UN Parallel Text (Complete)
|Item Name:||UN Parallel Text (Complete)|
|LDC Catalog No.:||LDC94T4A|
|Data Source(s):||government documents|
|Language(s):||French, English, Spanish|
|Language ID(s):||fra, eng, spa|
UN Parallel Text Agreement
|Online Documentation:||LDC94T4A Documents|
|Licensing Instructions:||Subscription & Standard Members, and Non-Members|
|Citation:||Graff, David. UN Parallel Text (Complete) LDC94T4A. Web Download. Philadelphia: Linguistic Data Consortium, 1994.|
UN Parallel Text (Complete) contains English, French and Spanish official documents provided to the Linguistic Data Consortium (LDC) by the United Nations (UN) for use in research on machine translation technology. The documents are from achives maintained by the UN Office of Conference Services in New York and span the period 1988-1993.
The following individual releases by language are also available from LDC:
LDC94T4B-1 UN Parallel Text (English)
LDC94T4B-2 UN Parallel Text (French)
LDC94T4B-3 UN Parallel Text (Spanish)
All parallel files in this corpus are English-based: for every file in the English directory, there is a corresponding file in either the French or Spanish directory, or both. Tables are included to assist in determining which parallels are present. Similarly, the documents are arrranged in a parallel directory structure for each language so that corresponding translations of a document are found directly by means of the directory paths and file names.
The total content by number of words (milllions) per language is summarized below (values are approximate):
French/Spanish parallel data: 12,70038 (per language)
An SGML (Standard Generalized Markup Language) tagging structure was applied to the text. It preserves all typographic and meta-information present in the UN archival files. For using SGML, a working DTD (Document Type Definition) is provided. If SGML is not used, a simple script is included for use with the sed (stream-editor) utility to filter out SGML-specific material and meta-information, leaving only the plain text.

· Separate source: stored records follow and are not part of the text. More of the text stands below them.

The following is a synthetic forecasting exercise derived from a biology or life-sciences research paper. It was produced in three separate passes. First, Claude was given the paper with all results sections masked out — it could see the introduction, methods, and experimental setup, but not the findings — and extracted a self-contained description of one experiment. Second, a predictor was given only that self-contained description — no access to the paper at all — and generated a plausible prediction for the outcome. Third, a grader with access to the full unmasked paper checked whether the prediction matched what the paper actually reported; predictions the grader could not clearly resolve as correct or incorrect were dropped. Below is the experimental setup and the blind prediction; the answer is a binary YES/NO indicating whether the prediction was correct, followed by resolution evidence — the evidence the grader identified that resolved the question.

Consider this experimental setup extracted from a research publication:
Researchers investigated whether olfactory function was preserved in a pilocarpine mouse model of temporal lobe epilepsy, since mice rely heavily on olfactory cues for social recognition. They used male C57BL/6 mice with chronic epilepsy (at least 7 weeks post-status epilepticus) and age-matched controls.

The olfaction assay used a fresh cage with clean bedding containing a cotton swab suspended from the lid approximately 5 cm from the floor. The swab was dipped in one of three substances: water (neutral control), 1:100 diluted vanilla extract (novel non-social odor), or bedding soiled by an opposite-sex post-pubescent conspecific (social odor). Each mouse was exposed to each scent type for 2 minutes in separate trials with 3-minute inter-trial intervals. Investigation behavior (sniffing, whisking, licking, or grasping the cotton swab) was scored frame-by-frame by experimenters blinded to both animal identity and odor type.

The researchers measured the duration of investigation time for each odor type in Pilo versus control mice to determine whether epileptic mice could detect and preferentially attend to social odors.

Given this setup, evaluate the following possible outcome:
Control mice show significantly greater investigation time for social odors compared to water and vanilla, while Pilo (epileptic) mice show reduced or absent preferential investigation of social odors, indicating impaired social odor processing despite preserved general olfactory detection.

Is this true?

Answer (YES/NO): NO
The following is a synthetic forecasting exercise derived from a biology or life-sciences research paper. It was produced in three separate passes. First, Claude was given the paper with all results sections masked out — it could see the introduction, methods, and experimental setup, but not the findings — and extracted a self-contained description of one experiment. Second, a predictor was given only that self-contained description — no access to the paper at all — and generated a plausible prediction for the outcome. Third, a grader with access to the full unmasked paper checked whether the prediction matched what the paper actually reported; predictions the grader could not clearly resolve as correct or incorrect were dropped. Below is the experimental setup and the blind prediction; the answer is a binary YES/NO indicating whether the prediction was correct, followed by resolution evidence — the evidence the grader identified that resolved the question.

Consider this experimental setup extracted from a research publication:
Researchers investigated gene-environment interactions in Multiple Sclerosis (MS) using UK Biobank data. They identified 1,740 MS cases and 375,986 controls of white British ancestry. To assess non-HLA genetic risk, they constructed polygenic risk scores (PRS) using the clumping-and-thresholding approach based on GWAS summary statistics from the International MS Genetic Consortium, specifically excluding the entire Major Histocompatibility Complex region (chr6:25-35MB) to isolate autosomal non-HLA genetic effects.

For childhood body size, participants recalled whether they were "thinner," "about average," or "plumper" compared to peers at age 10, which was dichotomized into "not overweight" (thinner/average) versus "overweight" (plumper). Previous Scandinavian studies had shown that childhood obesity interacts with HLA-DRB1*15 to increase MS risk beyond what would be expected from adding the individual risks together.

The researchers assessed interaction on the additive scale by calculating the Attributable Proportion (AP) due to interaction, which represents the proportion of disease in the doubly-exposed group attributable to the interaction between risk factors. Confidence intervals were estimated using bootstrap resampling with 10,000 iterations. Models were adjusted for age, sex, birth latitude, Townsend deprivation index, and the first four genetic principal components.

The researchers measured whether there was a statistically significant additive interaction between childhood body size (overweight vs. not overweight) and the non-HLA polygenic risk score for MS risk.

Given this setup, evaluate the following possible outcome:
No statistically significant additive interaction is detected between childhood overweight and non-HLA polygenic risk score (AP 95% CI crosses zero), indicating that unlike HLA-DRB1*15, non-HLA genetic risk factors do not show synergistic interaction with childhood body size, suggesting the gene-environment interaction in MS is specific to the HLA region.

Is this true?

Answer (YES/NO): NO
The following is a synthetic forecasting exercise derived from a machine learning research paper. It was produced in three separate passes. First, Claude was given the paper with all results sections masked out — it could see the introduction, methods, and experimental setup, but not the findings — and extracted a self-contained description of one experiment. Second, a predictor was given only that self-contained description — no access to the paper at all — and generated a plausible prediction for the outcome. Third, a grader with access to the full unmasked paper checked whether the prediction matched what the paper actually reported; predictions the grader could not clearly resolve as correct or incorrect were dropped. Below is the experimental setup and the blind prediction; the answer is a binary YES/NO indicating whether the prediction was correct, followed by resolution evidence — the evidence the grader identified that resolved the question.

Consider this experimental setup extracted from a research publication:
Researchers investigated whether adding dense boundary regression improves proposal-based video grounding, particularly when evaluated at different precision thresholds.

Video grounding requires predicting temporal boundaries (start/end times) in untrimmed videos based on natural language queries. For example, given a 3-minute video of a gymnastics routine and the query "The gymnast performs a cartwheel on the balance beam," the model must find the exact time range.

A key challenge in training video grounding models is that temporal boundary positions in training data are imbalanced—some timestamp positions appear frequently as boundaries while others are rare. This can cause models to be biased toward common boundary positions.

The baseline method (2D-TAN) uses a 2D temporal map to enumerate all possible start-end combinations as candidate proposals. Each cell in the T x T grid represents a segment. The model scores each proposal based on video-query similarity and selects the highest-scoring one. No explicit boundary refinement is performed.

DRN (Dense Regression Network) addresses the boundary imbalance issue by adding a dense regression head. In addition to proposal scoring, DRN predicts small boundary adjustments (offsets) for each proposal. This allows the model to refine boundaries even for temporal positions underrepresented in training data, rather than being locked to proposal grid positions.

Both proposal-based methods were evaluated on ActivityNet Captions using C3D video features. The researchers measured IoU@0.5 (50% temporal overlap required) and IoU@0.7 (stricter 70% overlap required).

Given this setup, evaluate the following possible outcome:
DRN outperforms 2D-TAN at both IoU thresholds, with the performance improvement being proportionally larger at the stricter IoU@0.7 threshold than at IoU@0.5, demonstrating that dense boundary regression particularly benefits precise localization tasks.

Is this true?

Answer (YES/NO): NO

The character set is 8-bit ISO 8859-1 Latin1, in which accented letters and some other non-ASCII characters occupy the upper 128 entries of the character table.
Parallel samples of the three languages in this publication are listed below.

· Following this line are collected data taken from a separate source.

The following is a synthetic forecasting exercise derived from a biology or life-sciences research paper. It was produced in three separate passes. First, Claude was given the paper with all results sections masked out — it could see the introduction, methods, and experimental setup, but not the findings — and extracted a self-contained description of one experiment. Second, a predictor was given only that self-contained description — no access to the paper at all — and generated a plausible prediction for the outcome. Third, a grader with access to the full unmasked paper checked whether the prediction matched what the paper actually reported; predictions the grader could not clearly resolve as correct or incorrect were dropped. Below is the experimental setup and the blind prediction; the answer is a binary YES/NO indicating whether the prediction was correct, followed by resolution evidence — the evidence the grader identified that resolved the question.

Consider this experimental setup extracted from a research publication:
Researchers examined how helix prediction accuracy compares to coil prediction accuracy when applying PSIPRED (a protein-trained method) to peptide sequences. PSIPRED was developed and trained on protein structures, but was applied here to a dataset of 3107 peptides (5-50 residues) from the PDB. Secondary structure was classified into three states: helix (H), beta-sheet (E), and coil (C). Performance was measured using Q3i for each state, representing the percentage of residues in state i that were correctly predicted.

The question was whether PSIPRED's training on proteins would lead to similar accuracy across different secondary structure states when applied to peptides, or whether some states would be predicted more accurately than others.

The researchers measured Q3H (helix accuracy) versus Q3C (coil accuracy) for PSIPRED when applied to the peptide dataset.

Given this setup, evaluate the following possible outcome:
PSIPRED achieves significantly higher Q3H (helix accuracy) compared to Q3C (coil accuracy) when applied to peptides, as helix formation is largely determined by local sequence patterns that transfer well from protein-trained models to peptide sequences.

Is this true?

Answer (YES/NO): NO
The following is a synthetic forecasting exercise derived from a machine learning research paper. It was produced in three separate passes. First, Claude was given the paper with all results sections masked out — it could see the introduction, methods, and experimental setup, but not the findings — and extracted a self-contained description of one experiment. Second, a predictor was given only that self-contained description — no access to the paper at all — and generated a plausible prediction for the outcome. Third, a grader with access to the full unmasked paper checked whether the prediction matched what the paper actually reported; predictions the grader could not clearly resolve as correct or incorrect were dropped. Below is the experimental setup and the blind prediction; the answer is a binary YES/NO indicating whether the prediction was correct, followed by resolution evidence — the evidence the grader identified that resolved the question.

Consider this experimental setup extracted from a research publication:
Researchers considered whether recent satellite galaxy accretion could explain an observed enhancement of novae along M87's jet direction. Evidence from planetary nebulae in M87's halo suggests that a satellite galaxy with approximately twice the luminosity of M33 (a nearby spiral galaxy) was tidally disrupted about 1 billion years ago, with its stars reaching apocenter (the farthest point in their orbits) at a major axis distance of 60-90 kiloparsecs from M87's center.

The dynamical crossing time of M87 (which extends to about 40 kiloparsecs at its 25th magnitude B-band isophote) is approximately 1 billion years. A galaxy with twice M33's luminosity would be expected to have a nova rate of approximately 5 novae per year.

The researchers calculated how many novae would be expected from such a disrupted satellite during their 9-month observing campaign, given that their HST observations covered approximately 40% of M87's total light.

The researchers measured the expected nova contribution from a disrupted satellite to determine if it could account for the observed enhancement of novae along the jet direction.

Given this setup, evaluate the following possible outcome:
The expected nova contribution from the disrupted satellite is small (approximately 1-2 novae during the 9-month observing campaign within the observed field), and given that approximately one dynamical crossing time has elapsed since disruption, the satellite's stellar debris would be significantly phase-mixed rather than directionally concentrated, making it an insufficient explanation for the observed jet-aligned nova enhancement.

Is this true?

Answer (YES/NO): NO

Based on the combined usage of title strings and document numbers, parallel sets amounting to over 60% of the data in the archive (a total of 56,684 files in 21,986 parallel sets) were identified. Parallel sets in the remaining 40% were not identified, due in part to the fact that this data set contains only English-based parallel sets. Parallel sets that include only French and Spanish versions are not part of this release.

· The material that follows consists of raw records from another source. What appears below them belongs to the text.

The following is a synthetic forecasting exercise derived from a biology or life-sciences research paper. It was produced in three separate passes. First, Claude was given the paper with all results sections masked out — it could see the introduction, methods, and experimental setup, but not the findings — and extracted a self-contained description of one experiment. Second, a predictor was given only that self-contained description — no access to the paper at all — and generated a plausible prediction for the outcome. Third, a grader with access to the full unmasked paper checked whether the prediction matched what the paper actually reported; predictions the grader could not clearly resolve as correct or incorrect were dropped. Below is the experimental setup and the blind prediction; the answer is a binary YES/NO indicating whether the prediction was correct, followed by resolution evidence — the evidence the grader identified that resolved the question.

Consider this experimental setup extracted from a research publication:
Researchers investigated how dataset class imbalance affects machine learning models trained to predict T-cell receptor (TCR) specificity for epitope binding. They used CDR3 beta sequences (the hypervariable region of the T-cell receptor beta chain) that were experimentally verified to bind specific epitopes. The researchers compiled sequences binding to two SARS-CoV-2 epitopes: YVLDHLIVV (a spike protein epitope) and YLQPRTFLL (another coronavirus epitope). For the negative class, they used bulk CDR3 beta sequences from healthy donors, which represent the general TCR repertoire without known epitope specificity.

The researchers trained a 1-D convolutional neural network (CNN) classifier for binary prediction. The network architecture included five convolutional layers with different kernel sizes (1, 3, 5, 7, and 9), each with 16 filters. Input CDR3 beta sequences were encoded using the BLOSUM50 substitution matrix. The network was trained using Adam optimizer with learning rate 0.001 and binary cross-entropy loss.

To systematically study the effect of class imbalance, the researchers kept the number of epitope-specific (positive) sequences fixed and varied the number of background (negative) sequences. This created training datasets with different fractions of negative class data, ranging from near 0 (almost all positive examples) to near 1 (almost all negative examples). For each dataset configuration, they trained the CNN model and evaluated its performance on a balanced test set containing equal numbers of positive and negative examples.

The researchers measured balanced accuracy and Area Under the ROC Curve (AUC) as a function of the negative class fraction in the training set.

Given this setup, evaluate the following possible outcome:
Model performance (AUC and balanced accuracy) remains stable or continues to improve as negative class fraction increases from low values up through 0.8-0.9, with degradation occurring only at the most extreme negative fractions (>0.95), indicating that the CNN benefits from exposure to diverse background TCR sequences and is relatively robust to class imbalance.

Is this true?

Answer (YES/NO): NO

Parallel sets identified by this automatic method include errors. A number of cases (over 700 in the corpus as a whole) where the members of a parallel set show a serious discrepancy in quantity of text were observed. Also, some of these sets (and perhaps some less obvious cases) constitute a complete mismatch. The reftable files in the tables directory provide an indication of the relative consistency among members of parallel set in terms of overall size. From these tables, the least likely candidates for parallelism can be identified.